(Stated task 1):
In the Naive Bayes text, how many people either tried or did not try the company's new frozen lasagna product?

----

[1]:

%run loadmlfuncs.py

Naive Bayes¶

Naive Bayes models are a group of extremely fast and simple classification algorithms that are often suitable for very high-dimensional datasets. Because they are so fast and have so few tunable parameters, they end up being very useful as a quick-and-dirty baseline for a classification problem. This section will focus on an intuitive explanation of how naive Bayes classifiers work.

Bayesian Classification¶

Naive Bayes classifiers are built on Bayesian classification methods. These rely on Bayes’s theorem, which is an equation describing the relationship of conditional probabilities of statistical quantities.

In Bayesian classification, we’re interested in finding the probability of a label given some observed features, which we can write as $P(C~|~{\rm features})$. Bayes’s theorem tells us how to express this in terms of quantities we can compute more directly:

\[P(C~|~{\rm features}) = \frac{P({\rm features}~|~C)P(C)}{P({\rm features})}\]

If we are trying to decide between two labels — let’s call them $C_1$ and $C_2$ — then one way to make this decision is to compute the ratio of the posterior probabilities for each label:

\[\frac{P(C_1~|~{\rm features})}{P(C_2~|~{\rm features})} = \frac{P({\rm features}~|~C_1)}{P({\rm features}~|~C_2)}\frac{P(C_1)}{P(C_2)}\]

All we need now is some model by which we can compute $P({\rm features}~|~C_i)$ for each label. Such a model is called a generative model because it specifies the hypothetical random process that generates the data.

Specifying this generative model for each label is the main piece of the training of such a Bayesian classifier. The general version of such a training step is a very difficult task, but we can make it simpler through the use of some simplifying assumptions about the form of this model.

This is where the “naive” in “naive Bayes” comes in: if we make very naive assumptions about the generative model for each label, we can find a rough approximation of the generative model for each class, and then proceed with the Bayesian classification.

Bernoulli Naive Bayes¶

There are 856 people who have either tried or not tried a company’s new frozen lasagna product. The data includes the categorical dependent variable tried and several other explanatory variables.

[2]:

df_lasagna = pd.read_csv(dataurl+'lasagna.csv', header=0, index_col='person')
df_lasagna.head()

[2]:

	age	weight	income	car_value	debt	mall_trips	gender	alone	dwell	pay_type	nbhd	tried
person
1	48	175	65500	2190	3510	7	Male	No	Home	Hourly	East	No
2	33	202	29100	2110	740	4	Female	No	Condo	Hourly	East	Yes
3	51	188	32200	5140	910	1	Male	No	Condo	Salaried	East	No
4	56	244	19000	700	1620	3	Female	No	Home	Hourly	West	No
5	28	218	81400	26620	600	3	Male	No	Apt	Salaried	West	Yes

For the Naive Bayes method, numeric predictors must be binned, i.e., made categorical. For this example, each numeric variable has been binned by its quartiles as shown below.

----

(Stated task 2):
Copy out the stretch of the rows from the line containing "Out of the choices" through the end of the rows.

----

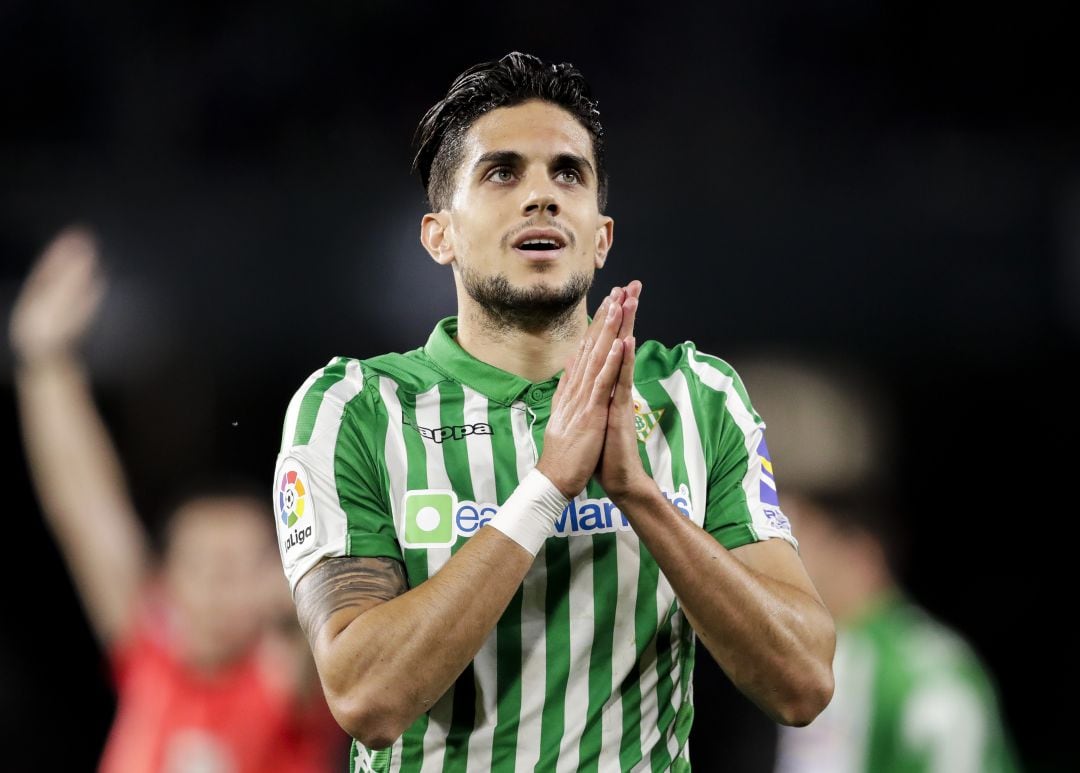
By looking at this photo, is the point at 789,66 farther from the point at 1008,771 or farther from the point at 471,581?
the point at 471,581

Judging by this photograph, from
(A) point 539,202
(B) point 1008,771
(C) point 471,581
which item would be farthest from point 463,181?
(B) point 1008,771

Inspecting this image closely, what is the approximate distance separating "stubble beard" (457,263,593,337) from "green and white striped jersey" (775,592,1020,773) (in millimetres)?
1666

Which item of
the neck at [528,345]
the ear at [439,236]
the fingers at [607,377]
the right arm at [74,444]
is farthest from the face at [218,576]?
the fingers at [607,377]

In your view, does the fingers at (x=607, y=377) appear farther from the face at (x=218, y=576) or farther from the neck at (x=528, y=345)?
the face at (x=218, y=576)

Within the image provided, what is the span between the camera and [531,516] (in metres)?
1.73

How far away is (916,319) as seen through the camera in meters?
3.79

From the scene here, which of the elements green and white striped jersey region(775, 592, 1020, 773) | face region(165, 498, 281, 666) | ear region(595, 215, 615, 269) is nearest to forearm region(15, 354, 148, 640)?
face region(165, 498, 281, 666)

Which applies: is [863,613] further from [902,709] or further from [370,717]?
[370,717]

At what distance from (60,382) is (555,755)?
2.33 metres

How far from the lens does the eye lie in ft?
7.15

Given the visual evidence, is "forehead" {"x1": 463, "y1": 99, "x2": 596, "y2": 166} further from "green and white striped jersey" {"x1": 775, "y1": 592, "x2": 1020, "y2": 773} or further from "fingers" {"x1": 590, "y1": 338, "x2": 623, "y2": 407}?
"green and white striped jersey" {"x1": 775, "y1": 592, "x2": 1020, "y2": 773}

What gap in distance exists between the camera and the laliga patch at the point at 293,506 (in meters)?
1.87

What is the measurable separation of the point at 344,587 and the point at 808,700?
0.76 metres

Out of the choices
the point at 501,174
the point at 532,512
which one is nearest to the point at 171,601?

----

(Task solution 1):
856 people.

(Task solution 2):
Out of the choices
the point at 501,174
the point at 532,512
which one is nearest to the point at 171,601?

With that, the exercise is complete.